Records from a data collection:
▼▼▼
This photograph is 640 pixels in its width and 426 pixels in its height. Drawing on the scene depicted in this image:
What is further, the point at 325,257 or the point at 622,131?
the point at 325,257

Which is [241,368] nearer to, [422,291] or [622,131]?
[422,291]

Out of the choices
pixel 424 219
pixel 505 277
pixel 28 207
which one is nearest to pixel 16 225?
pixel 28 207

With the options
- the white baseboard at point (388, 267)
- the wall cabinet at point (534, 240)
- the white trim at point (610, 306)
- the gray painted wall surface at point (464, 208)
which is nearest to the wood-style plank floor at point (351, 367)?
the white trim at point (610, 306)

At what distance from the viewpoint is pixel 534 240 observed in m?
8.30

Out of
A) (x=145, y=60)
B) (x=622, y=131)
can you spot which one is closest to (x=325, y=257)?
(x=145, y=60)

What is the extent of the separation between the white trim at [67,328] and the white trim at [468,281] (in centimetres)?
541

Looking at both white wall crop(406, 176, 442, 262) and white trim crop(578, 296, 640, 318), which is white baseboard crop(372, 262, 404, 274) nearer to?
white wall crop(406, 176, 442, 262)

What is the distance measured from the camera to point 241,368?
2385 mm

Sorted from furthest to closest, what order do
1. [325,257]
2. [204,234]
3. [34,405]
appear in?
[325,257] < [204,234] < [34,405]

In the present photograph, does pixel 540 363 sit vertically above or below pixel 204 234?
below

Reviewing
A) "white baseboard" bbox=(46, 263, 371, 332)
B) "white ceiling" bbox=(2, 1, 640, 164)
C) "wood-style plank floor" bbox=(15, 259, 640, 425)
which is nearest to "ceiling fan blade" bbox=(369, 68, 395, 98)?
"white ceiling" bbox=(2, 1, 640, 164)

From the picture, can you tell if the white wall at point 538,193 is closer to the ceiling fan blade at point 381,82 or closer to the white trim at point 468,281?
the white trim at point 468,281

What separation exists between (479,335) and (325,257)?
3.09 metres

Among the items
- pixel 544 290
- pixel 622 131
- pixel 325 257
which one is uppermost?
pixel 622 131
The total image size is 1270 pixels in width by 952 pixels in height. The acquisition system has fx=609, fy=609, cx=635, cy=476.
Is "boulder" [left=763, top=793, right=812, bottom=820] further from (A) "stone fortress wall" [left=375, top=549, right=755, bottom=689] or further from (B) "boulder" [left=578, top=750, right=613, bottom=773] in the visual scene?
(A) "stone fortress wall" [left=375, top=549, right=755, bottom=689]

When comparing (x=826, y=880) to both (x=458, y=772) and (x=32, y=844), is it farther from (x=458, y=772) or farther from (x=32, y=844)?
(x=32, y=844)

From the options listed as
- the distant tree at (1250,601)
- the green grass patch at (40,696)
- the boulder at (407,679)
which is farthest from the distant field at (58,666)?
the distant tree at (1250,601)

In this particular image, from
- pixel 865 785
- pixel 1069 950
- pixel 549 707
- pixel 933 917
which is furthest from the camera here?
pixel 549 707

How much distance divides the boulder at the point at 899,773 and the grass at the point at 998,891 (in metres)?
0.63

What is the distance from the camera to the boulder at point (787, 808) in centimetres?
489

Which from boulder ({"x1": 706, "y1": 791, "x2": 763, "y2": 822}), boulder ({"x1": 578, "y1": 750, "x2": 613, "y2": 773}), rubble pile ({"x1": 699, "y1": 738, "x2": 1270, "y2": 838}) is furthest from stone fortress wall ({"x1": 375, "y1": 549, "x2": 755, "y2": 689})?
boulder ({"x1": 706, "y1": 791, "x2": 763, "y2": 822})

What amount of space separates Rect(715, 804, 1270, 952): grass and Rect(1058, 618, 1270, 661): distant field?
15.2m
▲▲▲
**PROBLEM DESCRIPTION**
Reproduce every line of the entries above verbatim, from the first to the last.

**SOLUTION TO THIS EXERCISE**
This photograph is 640 pixels in its width and 426 pixels in its height. Drawing on the scene depicted in this image:
What is further, the point at 325,257 or the point at 622,131?
the point at 325,257

Which is [241,368] nearer to, [422,291] or [622,131]?
[422,291]

Out of the choices
pixel 424 219
pixel 505 277
pixel 28 207
which one is nearest to pixel 16 225?
pixel 28 207

With the options
- the white baseboard at point (388, 267)
- the wall cabinet at point (534, 240)
- the white trim at point (610, 306)
- the gray painted wall surface at point (464, 208)
which is nearest to the wood-style plank floor at point (351, 367)?
the white trim at point (610, 306)

At what distance from the viewpoint is pixel 534 240 observed in m?
8.30

Out of
A) (x=145, y=60)
B) (x=622, y=131)
can you spot which one is closest to (x=325, y=257)?
(x=145, y=60)

What is the extent of the separation between the white trim at [67,328] and the white trim at [468,281] (in centimetres)?
541

Looking at both white wall crop(406, 176, 442, 262) and white trim crop(578, 296, 640, 318), which is white baseboard crop(372, 262, 404, 274) nearer to?
white wall crop(406, 176, 442, 262)

What is the distance measured from the camera to point 241,368?
2385 mm

Sorted from furthest to closest, what order do
1. [325,257]
2. [204,234]
3. [34,405]
appear in?
[325,257] < [204,234] < [34,405]

In the present photograph, does pixel 540 363 sit vertically above or below pixel 204 234?
below

Reviewing
A) "white baseboard" bbox=(46, 263, 371, 332)
B) "white ceiling" bbox=(2, 1, 640, 164)
C) "wood-style plank floor" bbox=(15, 259, 640, 425)
which is nearest to "ceiling fan blade" bbox=(369, 68, 395, 98)?
"white ceiling" bbox=(2, 1, 640, 164)

From the picture, can you tell if the white wall at point 538,193 is closer to the ceiling fan blade at point 381,82 or closer to the white trim at point 468,281?
the white trim at point 468,281

What separation exists between (479,335) and (325,257)?
3.09 metres

Among the items
- pixel 544 290
- pixel 622 131
- pixel 325 257
which one is uppermost?
pixel 622 131
The total image size is 1270 pixels in width by 952 pixels in height. The acquisition system has fx=609, fy=609, cx=635, cy=476.
Is "boulder" [left=763, top=793, right=812, bottom=820] further from (A) "stone fortress wall" [left=375, top=549, right=755, bottom=689] or further from (B) "boulder" [left=578, top=750, right=613, bottom=773] in the visual scene?
(A) "stone fortress wall" [left=375, top=549, right=755, bottom=689]

When comparing (x=826, y=880) to both (x=458, y=772) and (x=32, y=844), is it farther from (x=458, y=772) or farther from (x=32, y=844)?
(x=32, y=844)

From the options listed as
- the distant tree at (1250,601)
- the green grass patch at (40,696)
- the boulder at (407,679)
which is farthest from the distant field at (58,666)?
the distant tree at (1250,601)

In this particular image, from
- pixel 865 785
- pixel 1069 950
- pixel 549 707
- pixel 933 917
which is furthest from the camera here?
pixel 549 707

How much distance divides the boulder at the point at 899,773 and the grass at the point at 998,891 (in metres)?
0.63

What is the distance from the camera to the boulder at point (787, 808) in centimetres?
489

Which from boulder ({"x1": 706, "y1": 791, "x2": 763, "y2": 822}), boulder ({"x1": 578, "y1": 750, "x2": 613, "y2": 773}), rubble pile ({"x1": 699, "y1": 738, "x2": 1270, "y2": 838}) is furthest from stone fortress wall ({"x1": 375, "y1": 549, "x2": 755, "y2": 689})?
boulder ({"x1": 706, "y1": 791, "x2": 763, "y2": 822})

What amount of space separates Rect(715, 804, 1270, 952): grass and Rect(1058, 618, 1270, 661): distant field?
15.2m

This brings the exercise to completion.